▶ _EXTRAIT CITÉ_:
——

En outre, comme dans les régions tropicales, nous devrons récolter au moins deux fois l’an : une l’hiver pour nourrir la terre avec des plantes fixant le carbone et l’azote et économiser les engrais, et une l’été pour nourrir les hommes.

Cette révolution urgente de toute la pratique agricole implique de vastes programmes de recherches.

D’autant qu’il va falloir inventer des milliers d’agricultures, une par localité et par micro-climat…

Que pensez-vous du débat sur les OGM ?
Il est faussé, parce que les premiers OGM n’apportent pas de réelle solution et qu’ils ont été fabriqués par une multinationale américaine spécialisée dans les herbicides et les insecticides, Monsanto, dont le gouvernement américain a assuré des conditions favorisant le monopole, la privatisation du vivant et une impunité face aux dérives.

——

Questions spatiales liées à des images
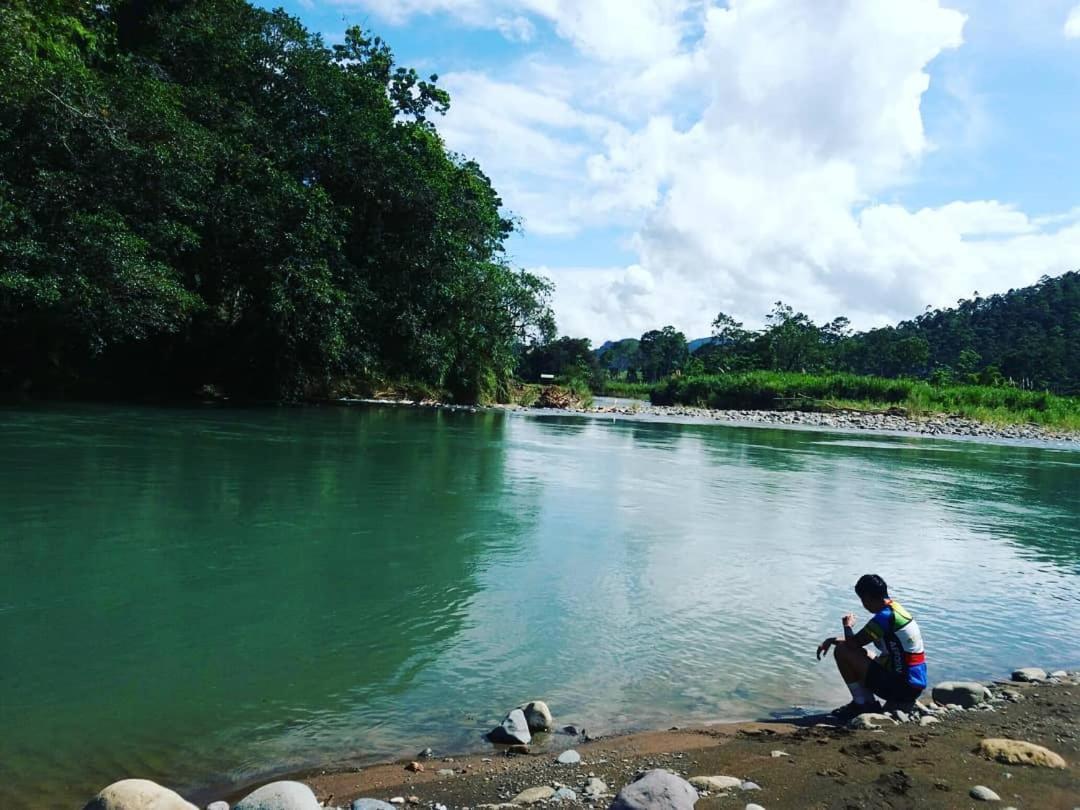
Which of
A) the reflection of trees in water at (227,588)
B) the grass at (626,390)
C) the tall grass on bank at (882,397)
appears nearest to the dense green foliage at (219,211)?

——

▶ _CONSIGNE A_:
Répondez à ces questions sur l'extrait cité :
(i) Combien de récoltes par an faudra-t-il faire au minimum ?
(ii) Qu'implique la révolution urgente de la pratique agricole ?
(iii) Quelle multinationale a fabriqué les premiers OGM ?
▶ _CONSIGNE B_:
Restituez tel quel le passage de l'extrait cité qui va de « En outre, comme » jusqu'à « sur les OGM ? » inclus.

▶ _RÉPONSE ATTENDUE A_:
(i) Au moins deux récoltes par an : une l'hiver et une l'été.
(ii) De vastes programmes de recherches.
(iii) Monsanto, une multinationale américaine spécialisée dans les herbicides et les insecticides.

▶ _RÉPONSE ATTENDUE B_:
En outre, comme dans les régions tropicales, nous devrons récolter au moins deux fois l’an : une l’hiver pour nourrir la terre avec des plantes fixant le carbone et l’azote et économiser les engrais, et une l’été pour nourrir les hommes.

Cette révolution urgente de toute la pratique agricole implique de vastes programmes de recherches.

D’autant qu’il va falloir inventer des milliers d’agricultures, une par localité et par micro-climat…

Que pensez-vous du débat sur les OGM ?